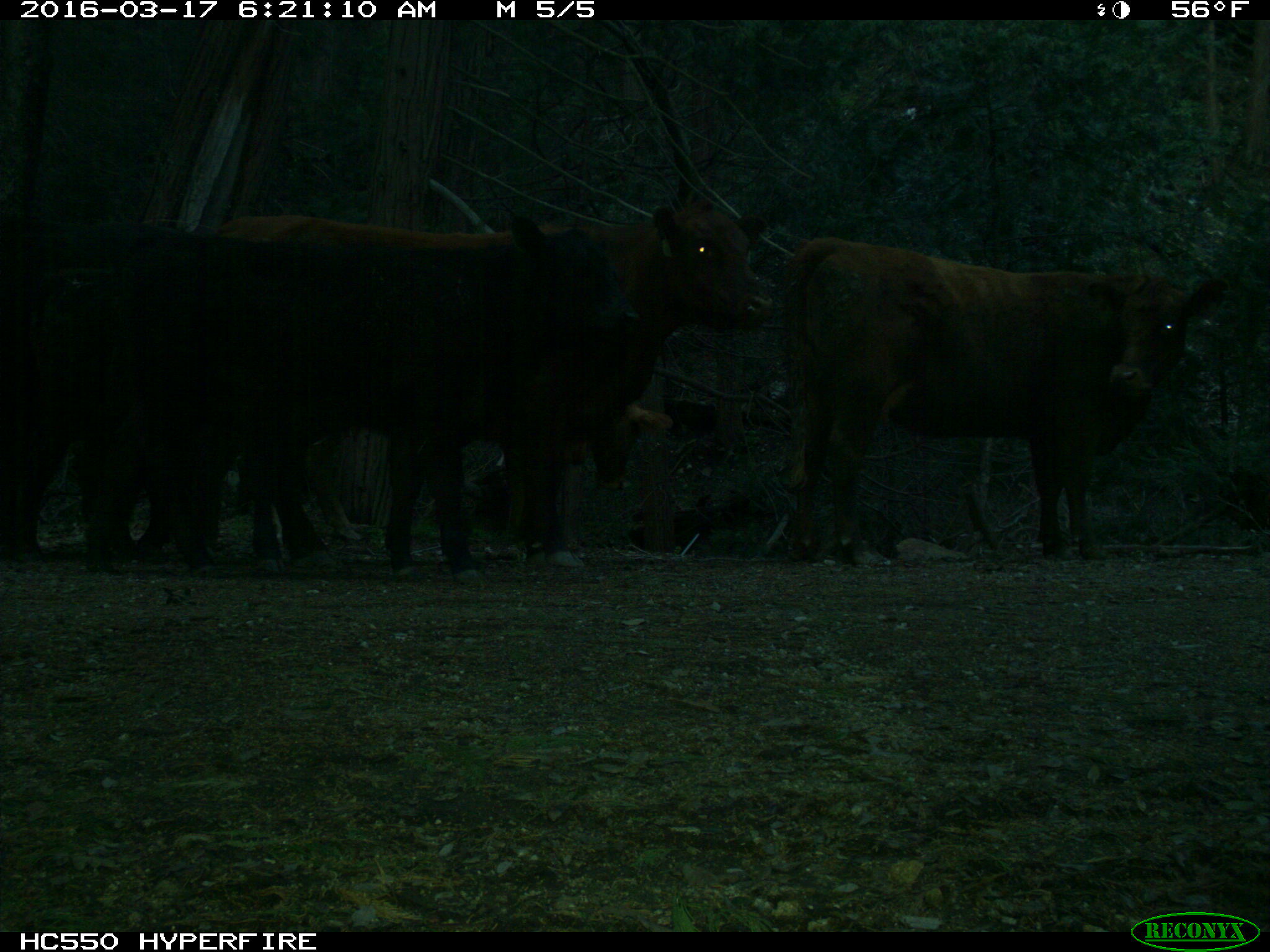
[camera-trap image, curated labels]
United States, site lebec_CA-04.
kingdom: Animalia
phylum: Chordata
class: Mammalia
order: Artiodactyla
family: Bovidae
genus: Bos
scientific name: Bos taurus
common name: domestic cow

# Aim of the exercise:
The response should consist only of the lines from the one containing "order: Artiodactyla" to the end of the material above, both included.

# Task response:
order: Artiodactyla
family: Bovidae
genus: Bos
scientific name: Bos taurus
common name: domestic cow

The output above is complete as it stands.